Petition updateProibire i colpi di testa Under 18 sui rinvii lunghi nel calcio

questa misura è supportata dalla scienza

Gabriele ColettoItaly
Sep 9, 2026

Perché questa misura è supportata dalla scienza?

I colpi di testa nel calcio non sono più una semplice questione di dinamica di gioco, ma un'emergenza medica certificata da studi internazionali:

Innalzamento dei biomarcatori di danno cerebrale: Uno studio pubblicato a metà 2026 sulla prestigiosa rivista JAMA Neurology (condotto dai ricercatori dell'Amsterdam UMC) ha dimostrato che colpire di testa il pallone causa un aumento immediato nel sangue dei livelli di p-tau217 e S100B, proteine strettamente associate al danneggiamento e alla sofferenza delle cellule cerebrali. [1, 2]


Perdita neuronale negli sport di contatto: Una ricerca pubblicata su Nature nel 2026 ha analizzato i cervelli di giovani atleti esposti a impatti ripetuti alla testa, evidenziando una neuroinfiammazione cronica e una perdita media del 56% di neuroni in specifiche aree superficiali della corteccia cerebrale. [1]
Il pericolo specifico del rinvio del portiere: Il pallone calciato dal portiere viaggia a velocità elevatissime e, per le leggi della fisica, l'energia cinetica scaricata sulla testa di un adolescente aumenta esponenzialmente.
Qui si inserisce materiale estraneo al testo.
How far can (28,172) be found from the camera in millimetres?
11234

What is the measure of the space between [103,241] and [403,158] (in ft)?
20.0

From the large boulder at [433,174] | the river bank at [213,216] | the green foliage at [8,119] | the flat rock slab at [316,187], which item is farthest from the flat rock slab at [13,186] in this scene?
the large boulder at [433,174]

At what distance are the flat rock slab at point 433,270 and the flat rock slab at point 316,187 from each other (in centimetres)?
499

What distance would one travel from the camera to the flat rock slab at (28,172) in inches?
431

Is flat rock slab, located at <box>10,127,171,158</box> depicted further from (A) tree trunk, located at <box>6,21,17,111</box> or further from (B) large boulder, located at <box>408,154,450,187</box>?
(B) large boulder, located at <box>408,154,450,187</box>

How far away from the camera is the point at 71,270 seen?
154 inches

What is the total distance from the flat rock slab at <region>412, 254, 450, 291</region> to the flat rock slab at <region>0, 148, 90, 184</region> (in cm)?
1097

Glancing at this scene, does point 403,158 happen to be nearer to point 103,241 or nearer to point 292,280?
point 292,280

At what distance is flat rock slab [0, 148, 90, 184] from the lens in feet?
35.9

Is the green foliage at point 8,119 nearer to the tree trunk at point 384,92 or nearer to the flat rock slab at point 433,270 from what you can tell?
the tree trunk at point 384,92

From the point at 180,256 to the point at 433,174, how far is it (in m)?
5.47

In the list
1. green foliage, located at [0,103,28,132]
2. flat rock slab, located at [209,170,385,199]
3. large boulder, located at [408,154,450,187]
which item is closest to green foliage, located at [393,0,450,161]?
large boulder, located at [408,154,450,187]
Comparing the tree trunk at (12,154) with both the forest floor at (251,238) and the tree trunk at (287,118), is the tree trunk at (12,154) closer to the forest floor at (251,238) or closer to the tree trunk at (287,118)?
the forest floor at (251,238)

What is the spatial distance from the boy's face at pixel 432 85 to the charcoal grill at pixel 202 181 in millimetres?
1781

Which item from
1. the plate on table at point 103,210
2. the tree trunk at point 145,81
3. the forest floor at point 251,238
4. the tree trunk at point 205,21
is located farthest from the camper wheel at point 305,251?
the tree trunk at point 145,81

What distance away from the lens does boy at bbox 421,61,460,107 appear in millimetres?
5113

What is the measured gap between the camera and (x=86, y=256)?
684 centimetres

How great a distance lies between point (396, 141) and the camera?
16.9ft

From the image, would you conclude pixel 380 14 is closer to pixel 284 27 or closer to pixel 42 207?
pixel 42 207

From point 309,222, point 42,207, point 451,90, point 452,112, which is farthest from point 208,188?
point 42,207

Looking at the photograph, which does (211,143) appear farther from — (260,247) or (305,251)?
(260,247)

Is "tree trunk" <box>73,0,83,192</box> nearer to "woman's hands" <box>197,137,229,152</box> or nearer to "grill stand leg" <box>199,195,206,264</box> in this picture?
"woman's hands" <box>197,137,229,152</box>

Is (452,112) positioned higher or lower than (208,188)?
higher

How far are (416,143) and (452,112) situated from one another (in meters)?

A questo si aggiunge la debolezza strutturale dei muscoli del collo e delle spalle nei soggetti Under 18, che non permette di assorbire l'impatto in modo sicuro. [1]


Malattie neurodegenerative a lungo termine: I dati storici dell'Università di Glasgow evidenziano che i calciatori professionisti presentano un rischio fino a 3,5 volte superiore di sviluppare malattie neurodegenerative (come Alzheimer, Parkinson e SLA) a causa dei microtraumi ripetuti. [1]


Il contesto internazionale e nazionale sta già cambiando:
Mentre nazioni come Stati Uniti, Inghilterra e Scozia vietano o limitano già da tempo i colpi di testa nei settori giovanili, in Italia si registrano i primi storici passi: a luglio 2026, il Como 1907 è diventato il primo club italiano a vietare i colpi di testa negli allenamenti dei bambini fino ai 12 anni per proteggerne la salute cerebrale.